Are you allowed to use the built-in VPN client of the PC? I guess its's Windows. I yes and yes then, you may want to consider installing a IKEv2 VPN server using security/strongSwan on you FreeBSD machine.


----------



## alaric (Nov 3, 2016)

OK so I read that BSD can invoke ESP if a check of the "security policy database" suggests it.  What is this "security policy database" which is spoken of?  Can anyone help me?


----------



## alaric (Nov 3, 2016)

obsigna said:


> Are you allowed to use the built-in VPN client of the PC? I guess its's Windows. I yes and yes then, you may want to consider installing a IKEv2 VPN server using security/strongSwan on you FreeBSD machine.


Thank you very much.  I need to use the advanced windows firewall connection mechanism.  I think I have that part nailed down.  All I need to figure out is how to config BSD to use native ESP in IPv6 for my traffic.  I know a tunnel interface is needed.  So really I just need to figure out how to config a tunnel interface to invoke the ESP in IPv6 and I'm good.


----------



## SirDice (Nov 3, 2016)

I've been looking around because one of the "selling points" of IPv6 is the built-in IPSec capabilities. But oddly enough I can't find much about how to set this up. Most of the stuff I find refers to spdadd (which would refer to the 'security policy database') but I can't find anything with regards to FreeBSD.


----------



## alaric (Nov 4, 2016)

Good to know someone is on a similar quest!  *nix is not my main gig, I don't know much.  I found some stuff on setkey that looked interesting though.  Does anyone know if that could be used to tell FreeBSD "when you see traffic from _range_ use these security parameters"?  Then we could say ESP, Blah, Blah, Blah.


----------



## obsigna (Nov 4, 2016)

As a matter of fact, setkey(8) is the tool for manual configuration and inspection of the Security Association Database (SAD) and  the Security Policy Database (SPD) in the Kernel. Look at the *Examples* section of the linked man file, for getting an idea. That said, manually setting up and maintaining the SAD/SPD may be quite cumbersome, and this becomes even worse if it comes to Authentication and Key Exchange.



alaric said:


> ... we could say ESP, Blah, Blah, Blah.

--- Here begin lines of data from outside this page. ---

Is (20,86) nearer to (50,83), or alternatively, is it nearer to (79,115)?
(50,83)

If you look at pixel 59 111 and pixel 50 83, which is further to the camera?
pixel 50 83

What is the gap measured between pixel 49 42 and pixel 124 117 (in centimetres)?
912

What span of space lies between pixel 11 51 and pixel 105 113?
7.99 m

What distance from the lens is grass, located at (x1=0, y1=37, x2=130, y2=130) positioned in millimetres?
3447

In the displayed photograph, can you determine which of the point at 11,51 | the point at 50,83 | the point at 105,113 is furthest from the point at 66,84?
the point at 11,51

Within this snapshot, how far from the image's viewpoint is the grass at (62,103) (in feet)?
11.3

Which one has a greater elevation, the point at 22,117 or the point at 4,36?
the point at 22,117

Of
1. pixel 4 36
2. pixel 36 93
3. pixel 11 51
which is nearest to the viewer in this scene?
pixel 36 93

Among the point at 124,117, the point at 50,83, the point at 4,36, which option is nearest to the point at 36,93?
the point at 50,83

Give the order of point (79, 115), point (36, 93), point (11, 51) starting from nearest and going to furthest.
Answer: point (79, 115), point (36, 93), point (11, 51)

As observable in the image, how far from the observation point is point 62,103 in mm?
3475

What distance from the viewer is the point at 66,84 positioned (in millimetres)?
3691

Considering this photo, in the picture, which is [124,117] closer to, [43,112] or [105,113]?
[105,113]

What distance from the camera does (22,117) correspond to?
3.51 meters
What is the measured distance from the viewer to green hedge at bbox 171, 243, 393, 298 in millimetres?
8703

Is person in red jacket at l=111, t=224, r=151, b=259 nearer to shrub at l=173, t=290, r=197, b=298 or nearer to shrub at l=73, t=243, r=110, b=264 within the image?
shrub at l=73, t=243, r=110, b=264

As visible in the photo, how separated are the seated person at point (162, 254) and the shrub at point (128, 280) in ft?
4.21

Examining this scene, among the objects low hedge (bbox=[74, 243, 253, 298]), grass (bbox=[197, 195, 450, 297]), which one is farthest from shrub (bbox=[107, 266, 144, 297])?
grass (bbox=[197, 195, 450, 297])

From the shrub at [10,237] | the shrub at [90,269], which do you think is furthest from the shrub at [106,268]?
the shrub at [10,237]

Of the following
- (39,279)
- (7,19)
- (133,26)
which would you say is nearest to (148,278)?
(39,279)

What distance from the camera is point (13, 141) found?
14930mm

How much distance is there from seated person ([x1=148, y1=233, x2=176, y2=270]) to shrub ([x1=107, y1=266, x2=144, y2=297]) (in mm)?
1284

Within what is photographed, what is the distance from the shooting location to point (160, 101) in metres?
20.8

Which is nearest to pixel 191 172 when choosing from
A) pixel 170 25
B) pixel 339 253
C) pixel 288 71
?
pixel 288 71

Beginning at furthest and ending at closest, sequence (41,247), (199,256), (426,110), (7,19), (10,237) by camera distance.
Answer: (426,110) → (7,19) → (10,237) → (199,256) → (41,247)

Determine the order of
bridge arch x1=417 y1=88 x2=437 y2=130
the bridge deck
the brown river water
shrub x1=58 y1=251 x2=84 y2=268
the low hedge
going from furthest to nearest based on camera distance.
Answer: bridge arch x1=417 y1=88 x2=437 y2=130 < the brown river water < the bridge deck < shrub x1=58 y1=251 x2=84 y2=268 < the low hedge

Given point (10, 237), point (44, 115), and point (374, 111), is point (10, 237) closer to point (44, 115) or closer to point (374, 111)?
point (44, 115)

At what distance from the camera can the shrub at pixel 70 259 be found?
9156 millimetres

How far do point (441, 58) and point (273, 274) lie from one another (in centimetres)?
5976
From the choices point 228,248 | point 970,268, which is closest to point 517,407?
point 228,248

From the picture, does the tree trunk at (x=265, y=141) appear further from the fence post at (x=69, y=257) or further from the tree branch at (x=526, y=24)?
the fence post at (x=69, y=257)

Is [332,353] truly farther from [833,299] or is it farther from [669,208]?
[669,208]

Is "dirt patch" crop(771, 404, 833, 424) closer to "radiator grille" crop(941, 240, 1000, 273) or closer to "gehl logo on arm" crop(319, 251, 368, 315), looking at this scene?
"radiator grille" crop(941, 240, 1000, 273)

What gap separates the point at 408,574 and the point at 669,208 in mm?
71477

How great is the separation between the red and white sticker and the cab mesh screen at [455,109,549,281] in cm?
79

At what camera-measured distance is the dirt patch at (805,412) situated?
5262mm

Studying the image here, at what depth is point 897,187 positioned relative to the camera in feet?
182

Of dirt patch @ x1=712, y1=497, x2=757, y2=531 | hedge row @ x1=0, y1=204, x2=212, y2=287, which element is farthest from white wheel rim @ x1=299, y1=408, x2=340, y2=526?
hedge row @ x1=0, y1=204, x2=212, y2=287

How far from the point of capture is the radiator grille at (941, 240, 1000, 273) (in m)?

The 3 trailing Blah's in your recent message are in IPsec terms actually AH, SA, ISAKMP (IKE/IKEv2), and if you really want to set up everything manually, then you need to understand the concepts before, otherwise you will fail.

People, like me, who don't need to work out every nut, bolt and screw for any kind of satisfaction, utilize for establishing IPsec links either of security/ipsec-tools or security/strongSwan, the latter of which is more modern and better maintained.

BTW: I am not a Windows guy, however, a quick review of Windows Firewall with Advanced Security and IPsec reveals to me that said Firewall does neither establish any IPsec, nor takes care of Authentication and Key Exchange. For this you need other facilities of Windows. The document tells me that the WFASI knows to apply its rules also on IPsec traffic, as IPFW knows on FreeBSD, however, no *NIX aware person would expect IPFW to establish IPsec connections.


----------



## alaric (Nov 4, 2016)

Thanks, haha, and actually.  There is a section within the advanced windows firewall where you can define security parameters:  http://www.it.cornell.edu/services/managed_servers/howto/ipsec.cfm.  It looked to me like there was an option with setkeys to define a range of ips to apply security rules to.  I thought maybe we could leverage that.  I guess I'll take a look at the tools you mentioned.  It looks like I angered you somehow.  Apologies and good luck.


----------